> **Aufgabenstellung**: Suche in den folgenden Einträgen jede Zeile, die das Wort "farthest" enthält, und gib diese Zeilen unverändert wieder. Achte dabei auf Groß- und Kleinschreibung.

(Datensatzzeilen)
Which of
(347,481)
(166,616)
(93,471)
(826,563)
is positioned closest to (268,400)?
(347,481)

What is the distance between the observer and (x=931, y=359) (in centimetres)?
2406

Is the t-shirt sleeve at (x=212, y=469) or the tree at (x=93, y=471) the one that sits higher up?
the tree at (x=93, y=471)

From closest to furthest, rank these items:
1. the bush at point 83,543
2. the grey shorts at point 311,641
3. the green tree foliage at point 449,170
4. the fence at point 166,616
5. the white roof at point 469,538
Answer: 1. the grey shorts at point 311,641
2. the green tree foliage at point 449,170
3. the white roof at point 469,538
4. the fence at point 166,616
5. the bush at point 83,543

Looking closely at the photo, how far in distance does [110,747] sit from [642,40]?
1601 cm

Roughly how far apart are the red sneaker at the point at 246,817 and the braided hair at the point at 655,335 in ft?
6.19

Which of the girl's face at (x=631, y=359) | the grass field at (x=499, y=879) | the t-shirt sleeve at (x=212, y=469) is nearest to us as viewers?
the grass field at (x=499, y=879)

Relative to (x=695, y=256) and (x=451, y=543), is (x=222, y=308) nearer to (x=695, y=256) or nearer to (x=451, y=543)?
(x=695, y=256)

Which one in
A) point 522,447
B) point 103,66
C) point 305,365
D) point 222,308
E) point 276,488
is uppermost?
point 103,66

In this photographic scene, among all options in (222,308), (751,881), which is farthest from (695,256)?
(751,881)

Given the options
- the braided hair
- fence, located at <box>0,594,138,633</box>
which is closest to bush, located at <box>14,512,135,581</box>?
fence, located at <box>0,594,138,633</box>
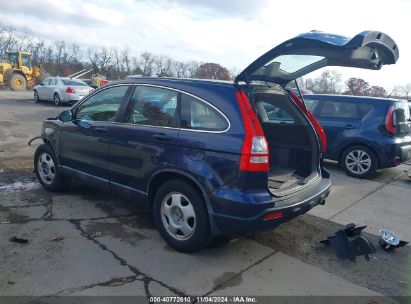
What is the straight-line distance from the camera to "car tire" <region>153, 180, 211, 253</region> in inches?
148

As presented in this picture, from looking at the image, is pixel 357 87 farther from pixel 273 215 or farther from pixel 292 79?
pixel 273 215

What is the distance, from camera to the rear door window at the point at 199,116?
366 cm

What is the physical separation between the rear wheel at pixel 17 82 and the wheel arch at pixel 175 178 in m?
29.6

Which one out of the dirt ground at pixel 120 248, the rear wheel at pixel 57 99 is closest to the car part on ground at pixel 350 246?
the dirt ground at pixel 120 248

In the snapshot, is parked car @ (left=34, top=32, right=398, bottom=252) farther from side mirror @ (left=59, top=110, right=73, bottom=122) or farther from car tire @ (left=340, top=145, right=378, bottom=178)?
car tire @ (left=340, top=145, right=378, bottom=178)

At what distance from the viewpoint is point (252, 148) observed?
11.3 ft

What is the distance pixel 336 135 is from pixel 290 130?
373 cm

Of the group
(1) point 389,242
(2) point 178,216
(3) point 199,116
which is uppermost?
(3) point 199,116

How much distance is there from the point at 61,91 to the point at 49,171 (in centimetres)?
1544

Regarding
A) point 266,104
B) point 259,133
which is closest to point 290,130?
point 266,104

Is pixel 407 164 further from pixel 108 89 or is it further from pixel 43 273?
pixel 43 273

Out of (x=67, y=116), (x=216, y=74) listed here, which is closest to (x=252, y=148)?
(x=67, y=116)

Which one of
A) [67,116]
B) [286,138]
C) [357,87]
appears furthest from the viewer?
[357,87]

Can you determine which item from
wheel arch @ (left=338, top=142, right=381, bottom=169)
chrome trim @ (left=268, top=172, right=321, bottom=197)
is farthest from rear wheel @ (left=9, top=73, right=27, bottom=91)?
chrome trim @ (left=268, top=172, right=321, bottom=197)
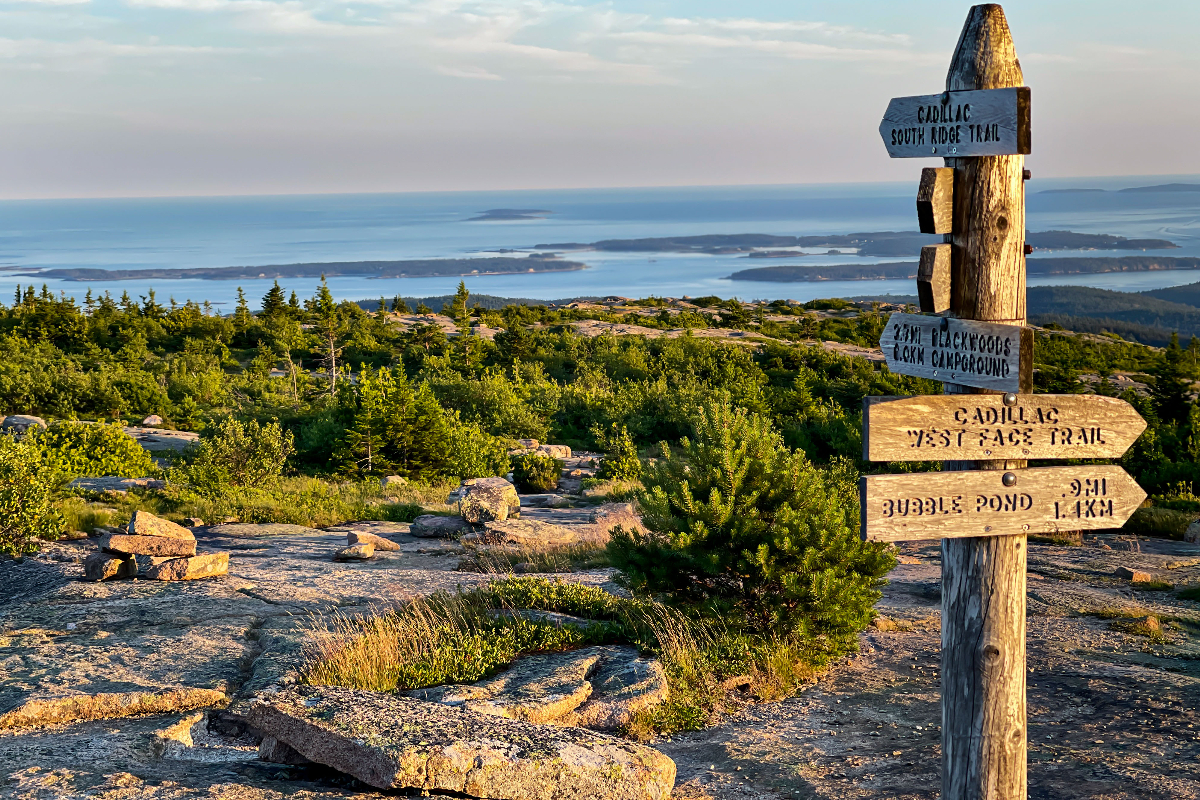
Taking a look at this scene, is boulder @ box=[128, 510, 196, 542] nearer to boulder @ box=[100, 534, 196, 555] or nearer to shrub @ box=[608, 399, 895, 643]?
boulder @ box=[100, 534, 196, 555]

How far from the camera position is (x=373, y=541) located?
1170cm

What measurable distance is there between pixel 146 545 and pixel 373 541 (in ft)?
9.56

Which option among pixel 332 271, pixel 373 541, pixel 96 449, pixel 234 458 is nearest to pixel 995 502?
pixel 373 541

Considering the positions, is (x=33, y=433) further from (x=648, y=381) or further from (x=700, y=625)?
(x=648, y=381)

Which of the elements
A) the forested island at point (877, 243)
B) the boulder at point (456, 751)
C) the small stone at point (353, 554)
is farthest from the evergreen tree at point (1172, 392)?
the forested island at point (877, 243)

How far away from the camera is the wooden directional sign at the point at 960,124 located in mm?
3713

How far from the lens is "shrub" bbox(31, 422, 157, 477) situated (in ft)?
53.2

* * *

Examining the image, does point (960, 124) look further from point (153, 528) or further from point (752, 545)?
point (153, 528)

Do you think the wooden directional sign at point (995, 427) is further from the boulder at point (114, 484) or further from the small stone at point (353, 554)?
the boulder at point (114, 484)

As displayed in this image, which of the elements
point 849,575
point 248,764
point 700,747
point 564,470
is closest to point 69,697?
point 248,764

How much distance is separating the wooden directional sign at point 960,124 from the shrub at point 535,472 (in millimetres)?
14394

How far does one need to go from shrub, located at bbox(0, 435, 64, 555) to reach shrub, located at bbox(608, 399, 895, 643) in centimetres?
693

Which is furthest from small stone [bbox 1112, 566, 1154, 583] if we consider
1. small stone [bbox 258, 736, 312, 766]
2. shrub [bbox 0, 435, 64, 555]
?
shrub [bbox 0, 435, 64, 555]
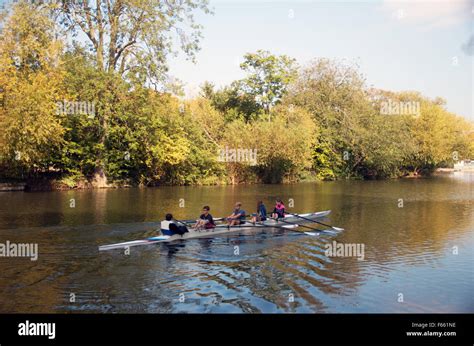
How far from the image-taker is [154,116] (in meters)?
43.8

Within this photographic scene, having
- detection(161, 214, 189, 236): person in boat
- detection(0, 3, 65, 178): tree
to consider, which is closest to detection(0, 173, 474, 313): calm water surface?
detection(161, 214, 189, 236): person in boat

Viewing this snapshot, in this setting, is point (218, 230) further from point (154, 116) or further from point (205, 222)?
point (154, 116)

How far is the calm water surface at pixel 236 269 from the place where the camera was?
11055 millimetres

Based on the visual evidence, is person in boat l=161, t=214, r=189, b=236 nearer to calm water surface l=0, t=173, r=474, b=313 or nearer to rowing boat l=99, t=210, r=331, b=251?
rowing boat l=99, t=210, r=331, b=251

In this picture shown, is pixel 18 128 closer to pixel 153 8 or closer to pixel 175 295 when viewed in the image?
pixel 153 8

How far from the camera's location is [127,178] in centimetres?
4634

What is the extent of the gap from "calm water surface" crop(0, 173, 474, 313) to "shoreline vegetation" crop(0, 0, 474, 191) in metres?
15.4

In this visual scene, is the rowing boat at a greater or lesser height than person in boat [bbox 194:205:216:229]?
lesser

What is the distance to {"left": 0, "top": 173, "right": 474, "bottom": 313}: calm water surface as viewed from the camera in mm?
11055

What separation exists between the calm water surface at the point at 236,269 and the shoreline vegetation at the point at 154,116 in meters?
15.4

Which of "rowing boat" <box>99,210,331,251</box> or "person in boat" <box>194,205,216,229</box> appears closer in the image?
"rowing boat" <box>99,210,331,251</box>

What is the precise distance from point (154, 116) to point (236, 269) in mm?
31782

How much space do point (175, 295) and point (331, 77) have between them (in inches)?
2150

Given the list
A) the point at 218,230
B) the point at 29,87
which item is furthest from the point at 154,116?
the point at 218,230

> **Vollständige Ausgabe**:
In this photographic scene, among all options in (222,308), (751,881), which is farthest from (695,256)?
is farthest from rear wheel @ (left=9, top=73, right=27, bottom=91)?
is farthest from the evergreen tree at point (1172, 392)?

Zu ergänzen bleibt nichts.